As Putin and his government are trying to initiate programs during this economic crisis their biggest stumbling block is acquiring assets through taxation because Russia’s wealthiest are keeping their assets in overseas accounts, out of the reach of Putin. Offshores are the main tool for Russian businessmen to protect their assets from state authorities, rivals and all kinds of raiders. All of Russia's 20 richest people — with a combined net worth of more than $227 billion — control a portion of their fortune through holding companies registered outside the country. But most recently during his electoral campaign, Putin has emphasized the need for Russian oligarchs to pay their fair share of tax and last year he took control of the Federal Financial Monitoring Service, an executive body to combat money laundering.
The State Duma, Russia's lower house of parliament, also introduced a series of amendments to existing laws, tightening control over companies' financial transactions. But this could actually have a negative effect as Swiss attorney Tutykhin claims, “The more restrictions on money flows Russian authorities will impose, the more reasons Russia’s rich would have to hold their assets abroad,” in the face of Putin’s new measures. In all likeliness Russia’s wealthiest like Roman Abramovich, Alisher Usmanov, and Vladimir Lisin will continue to hold offshore assets in Gibraltar, Cyprus and the British Virgin Islands. Cyprus in particular is an interesting location for Russian wealth to be stored because of the 1998 Tax Treaty signed by the Russian and Cypriot governments.
The condition of the treaty allows Russian holdings to be taxed at Cyprus’ 10% corporate tax rate rather than Russia’s 20%. This was a desperate move by Yeltsin in 1998 to bring revenue to Russia’s crumbling economy, but is now working to benefit the oligarchs that came into power during his reign. So this is the main reason why Russia was so disturbed by Cyprus’ economic crisis and eventual bailout as further analyzed by Talal Alyan in his article for PolicyMic.
The other difficulty that Putin has had with oligarchs recently involves their involvement in Russian politics. Putin is willing to overlook the wealth the oligarchs have accumulated as long as they do not threaten his power. Oligarchs such as Boris Berezovsky, Vladimir Gusinsky, Mikhail Khodorkovsky all eventually challenged Putin and lost. Berezovsky was a powerful tycoon during Yeltsin’s presidency and even played a role in bringing Putin to the fold. But once he started challenging Putin he was quickly turned into an enemy and fled the country. Gusinsky, an oligarch that controlled television, radio, and print media, started using these resources to oppose Putin and just as quickly he became a target of the state. He was coincidentally accused of money laundering and fraud and had to flee Russia. Khodorkovsky was not as lucky as he has been jailed since 2005 for multi-million dollar tax evasion, fraud, and money laundering. Khordokovsky has been one of Putin’s biggest critics and his conviction seems to be politically motivated because Khodokovsky openly funded opposition parties during Putin’s electoral campaign.

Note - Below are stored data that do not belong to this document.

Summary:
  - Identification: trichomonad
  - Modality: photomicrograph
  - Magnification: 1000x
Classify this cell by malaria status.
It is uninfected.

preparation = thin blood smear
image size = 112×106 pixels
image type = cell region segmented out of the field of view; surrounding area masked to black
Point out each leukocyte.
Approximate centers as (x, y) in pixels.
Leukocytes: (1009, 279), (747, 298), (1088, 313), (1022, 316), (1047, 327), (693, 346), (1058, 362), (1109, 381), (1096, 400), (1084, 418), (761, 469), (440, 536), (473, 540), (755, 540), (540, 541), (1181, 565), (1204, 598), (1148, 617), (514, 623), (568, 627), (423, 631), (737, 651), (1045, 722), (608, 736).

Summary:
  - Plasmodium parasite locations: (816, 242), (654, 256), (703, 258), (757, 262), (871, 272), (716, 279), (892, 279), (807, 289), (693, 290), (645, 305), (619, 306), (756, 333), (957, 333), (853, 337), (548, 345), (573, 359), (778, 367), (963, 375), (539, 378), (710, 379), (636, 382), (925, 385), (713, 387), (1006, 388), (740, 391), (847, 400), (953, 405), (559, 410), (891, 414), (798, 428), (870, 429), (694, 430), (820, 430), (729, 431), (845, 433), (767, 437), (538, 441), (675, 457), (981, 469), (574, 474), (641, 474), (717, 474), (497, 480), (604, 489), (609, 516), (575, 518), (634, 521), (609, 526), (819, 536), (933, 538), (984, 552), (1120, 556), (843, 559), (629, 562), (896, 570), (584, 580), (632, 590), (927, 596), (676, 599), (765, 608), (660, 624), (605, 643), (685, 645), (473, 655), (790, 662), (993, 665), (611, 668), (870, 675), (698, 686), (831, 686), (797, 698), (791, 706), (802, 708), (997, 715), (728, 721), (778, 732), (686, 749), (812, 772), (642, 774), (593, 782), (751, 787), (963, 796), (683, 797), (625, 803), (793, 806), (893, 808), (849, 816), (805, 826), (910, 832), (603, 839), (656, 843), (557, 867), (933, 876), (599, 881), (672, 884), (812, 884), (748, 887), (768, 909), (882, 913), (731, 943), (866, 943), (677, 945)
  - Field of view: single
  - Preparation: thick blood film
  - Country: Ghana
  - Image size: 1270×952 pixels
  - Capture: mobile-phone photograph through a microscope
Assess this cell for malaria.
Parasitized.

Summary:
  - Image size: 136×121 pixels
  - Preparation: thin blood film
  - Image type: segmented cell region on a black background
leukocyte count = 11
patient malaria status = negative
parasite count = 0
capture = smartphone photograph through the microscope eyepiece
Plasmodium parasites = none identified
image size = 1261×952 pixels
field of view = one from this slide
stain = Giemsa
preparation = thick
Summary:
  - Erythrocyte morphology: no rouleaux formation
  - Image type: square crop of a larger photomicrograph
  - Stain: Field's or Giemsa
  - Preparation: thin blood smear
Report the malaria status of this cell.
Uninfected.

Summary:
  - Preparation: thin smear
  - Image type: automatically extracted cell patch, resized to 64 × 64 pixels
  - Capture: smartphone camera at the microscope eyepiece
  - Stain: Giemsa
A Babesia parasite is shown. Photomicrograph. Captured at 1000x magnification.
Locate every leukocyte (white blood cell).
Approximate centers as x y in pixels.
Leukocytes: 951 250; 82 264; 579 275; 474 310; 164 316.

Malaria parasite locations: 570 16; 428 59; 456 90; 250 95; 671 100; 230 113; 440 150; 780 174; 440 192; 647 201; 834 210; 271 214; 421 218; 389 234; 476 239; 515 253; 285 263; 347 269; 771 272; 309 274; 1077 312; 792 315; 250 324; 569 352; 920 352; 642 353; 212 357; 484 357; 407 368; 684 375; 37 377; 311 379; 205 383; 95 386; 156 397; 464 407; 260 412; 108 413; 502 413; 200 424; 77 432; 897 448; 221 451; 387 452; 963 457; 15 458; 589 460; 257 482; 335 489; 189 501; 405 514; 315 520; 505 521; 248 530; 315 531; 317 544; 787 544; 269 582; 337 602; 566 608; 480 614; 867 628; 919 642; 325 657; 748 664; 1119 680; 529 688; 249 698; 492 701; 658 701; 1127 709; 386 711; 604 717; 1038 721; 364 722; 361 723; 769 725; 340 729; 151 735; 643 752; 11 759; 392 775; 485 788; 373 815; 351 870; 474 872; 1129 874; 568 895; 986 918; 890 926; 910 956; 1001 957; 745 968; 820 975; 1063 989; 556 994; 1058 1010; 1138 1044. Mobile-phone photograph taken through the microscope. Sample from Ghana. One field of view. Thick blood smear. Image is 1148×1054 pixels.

The largest threat to Putin’s power is the oligarchs that he helped create. For now Putin can continue to implement harsher restrictions on offshore transactions and imprison political opposition, but he can only count on oligarchical allies like Mikhail Prokhorov for so long because a patriarchal system like the one Putin has established in Russia can only exist as long as he can continue to please his oligarchs. And if Putin is threatening the wealth of the oligarchs, he could consequently create enemies that not even he can suppress.